One of the most consistent pieces of advice I find myself giving to emerging illustrators over the years has been, “don’t draw for someone else. Draw what you enjoy. Make what you find interesting. Do it for yourself.” I still stand by that as the best advice, especially when starting out. But, there’s also something to be said for evolving an art practice using external influences.
Responding to a brief, engaging with commissions, and collaborating with others (authors, publishers etc) push me out of my comfort zone much further than if I were making up my own work. No matter how much we want to tell ourselves that we can push ourselves to do something ‘different than usual’, our unconscious biases will always be at play in the background (that’s what makes them unconscious).

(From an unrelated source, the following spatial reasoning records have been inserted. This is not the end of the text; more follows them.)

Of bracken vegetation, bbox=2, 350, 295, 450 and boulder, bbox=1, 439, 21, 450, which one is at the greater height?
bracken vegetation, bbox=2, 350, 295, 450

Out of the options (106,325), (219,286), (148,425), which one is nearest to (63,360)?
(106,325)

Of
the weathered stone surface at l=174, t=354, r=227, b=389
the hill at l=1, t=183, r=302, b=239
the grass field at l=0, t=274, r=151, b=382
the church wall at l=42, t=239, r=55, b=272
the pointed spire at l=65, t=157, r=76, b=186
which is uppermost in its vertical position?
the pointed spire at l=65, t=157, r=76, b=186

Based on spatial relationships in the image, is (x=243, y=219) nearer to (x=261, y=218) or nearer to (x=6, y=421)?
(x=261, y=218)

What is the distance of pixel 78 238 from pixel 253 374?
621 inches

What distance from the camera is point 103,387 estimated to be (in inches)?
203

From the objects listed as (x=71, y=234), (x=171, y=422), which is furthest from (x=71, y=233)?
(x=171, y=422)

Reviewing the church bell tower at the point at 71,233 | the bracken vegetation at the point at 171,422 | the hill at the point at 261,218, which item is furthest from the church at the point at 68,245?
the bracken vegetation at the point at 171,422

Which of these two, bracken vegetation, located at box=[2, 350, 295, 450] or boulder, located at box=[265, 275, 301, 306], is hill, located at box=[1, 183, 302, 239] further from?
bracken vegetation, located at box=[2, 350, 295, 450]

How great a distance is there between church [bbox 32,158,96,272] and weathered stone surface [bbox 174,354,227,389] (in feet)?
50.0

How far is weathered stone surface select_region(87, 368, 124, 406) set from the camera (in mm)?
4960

Rosie the Rhinoceros (Jimmy Barnes) and Herman Crab (Peter Helliar) strike me as my two most recent examples where this is true. It’s also part of the reason why I love illustrating another’s text. There is no way that if I was working on my own, characters and illustrations I’ve invented in response to the text for Rosie the Rhinoceros and Herman Crab would have emerged. I needed that external influence – those prompts, those relationships – to produce the work I did for those two books.

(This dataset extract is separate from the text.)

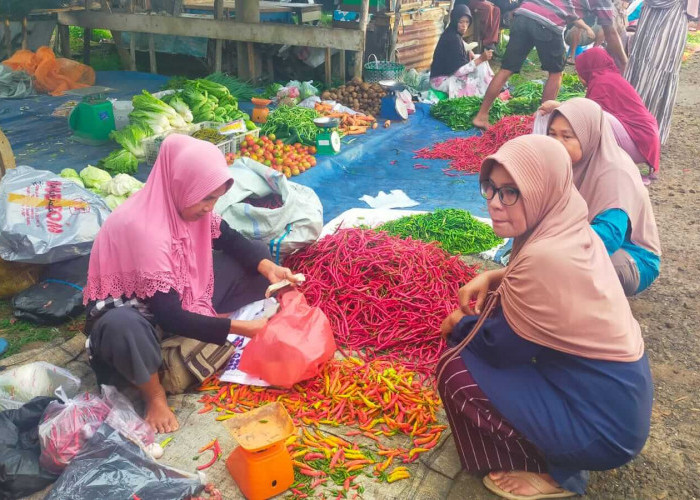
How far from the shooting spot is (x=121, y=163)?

Because of the external influence of another’s text, I painted things I’ve never painted before. Because of that, the work I’ve done since then has grown in variation, maturity, and confidence. I used to think that being in publishing was all about amplifying one’s own work. Now, it’s just another tool in the belt of how to become a better visual storyteller. It sits alongside my personal work, in harmony not competition, and both the personal and commercial work is getting better for it.